L’uomo, originario di Vaulx-en-Velin, era stato arrestato nell’ottobre di 23 anni fa, poiché ritenuto coinvolto nella strage, consumatasi il 25 luglio di quell’anno a Parigi, presso la stazione Rfr di Saint-Michel: la bomba, qui esplosa, provocò 8 morti e 117 feriti. L’accaduto venne rivendicato dal Gia, il Gruppo islamico armato algerino, di cui, oltre a lui, facevan parte Khaled Kelkal, Boualem Bensaïd, Smaïn Aït Ali Belkacem ed altri.
Koussa conosceva bene Khaled Kelkal, nome noto agli inquirenti. I due avevano studiato insieme sino alla maturità. Koussa, dopo essersi addestrato tra il 1989 ed il 1998 presso i campi dei mujaheddin, mantenne con lui i contatti, sino a diventarne complice. Con lui, con Abdelkader Bouhadjar e con Abdelkader Maameri, prese parte alla sparatoria avvenuta il 27 settembre al passo del Malval, nei pressi di Lione, consentendo a Kelkal di darsi alla fuga. Una fuga breve: due giorni dopo, il giorno 29, è stato intercettato dalle forze dell’ordine ancora lì, nella stessa zona. Quella volta non è riuscito a passarla liscia, quella volta è stato freddato.

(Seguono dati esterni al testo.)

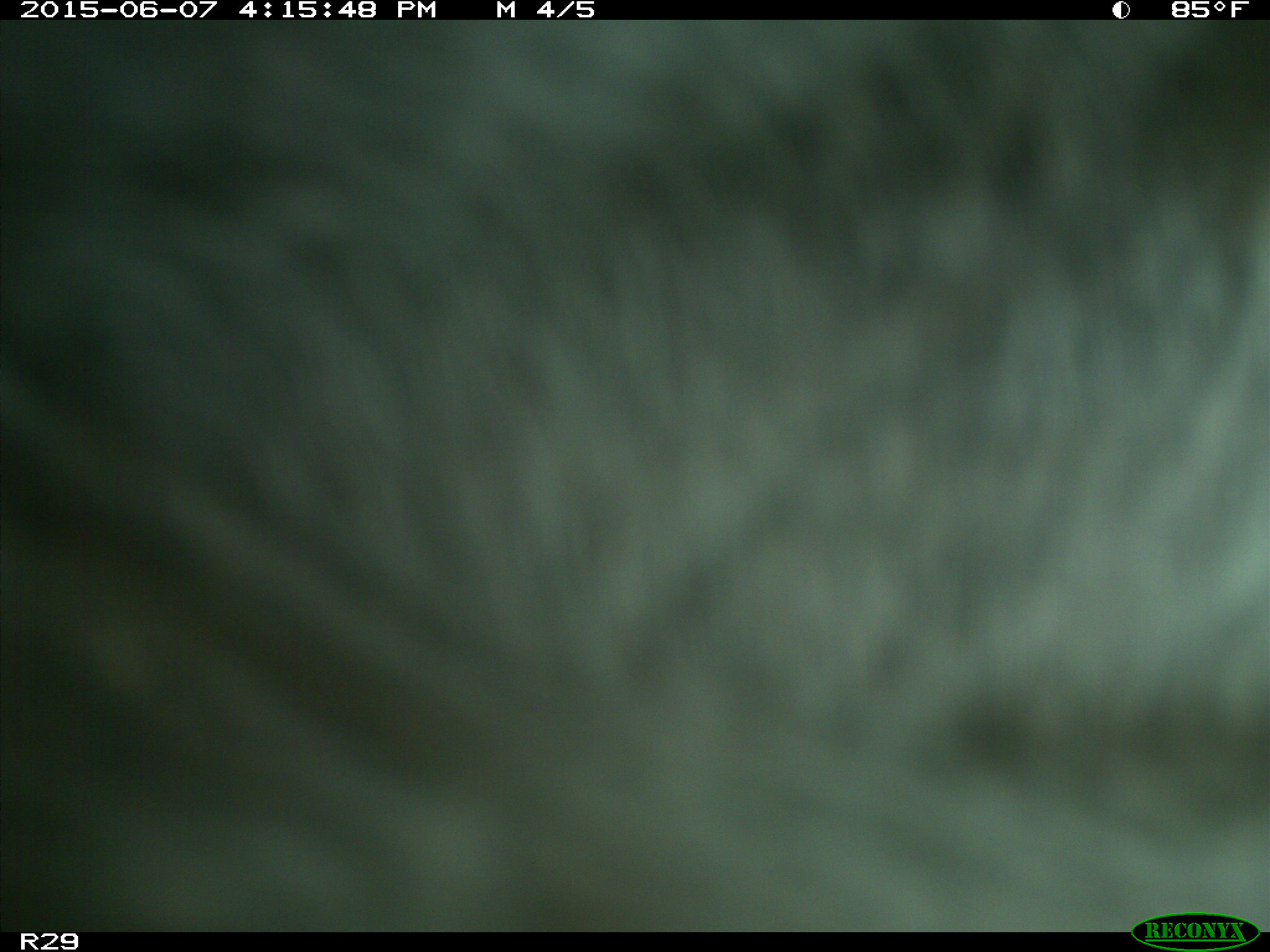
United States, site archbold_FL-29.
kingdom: Animalia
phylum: Chordata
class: Mammalia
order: Artiodactyla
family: Bovidae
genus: Bos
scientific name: Bos taurus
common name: domestic cow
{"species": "Bos taurus (domestic cow)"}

Koussa, no. Lui è finito in carcere poche settimane dopo. Processato nel 2000 per terrorismo, per partecipazione ad un’organizzazione criminale intenta ad organizzare attentati e per omicidio di pubblici ufficiali nell’esercizio delle loro funzioni, è stato condannato in prima istanza a trent’anni di carcere. Di questi, venti li ha trascorsi in un regime detentivo duro e senza benefici, né sconti di pena. Poi le cose cominciarono a cambiare, nonostante ancora oggi, all’interno del carcere, i suoi compagni di reclusione ed il personale siano convinti ch’egli non abbia mai rinnegato la propria militanza jihadista, nemmeno dopo tutto questo tempo. Ma ora c’è una differenza: ora, lui, è libero.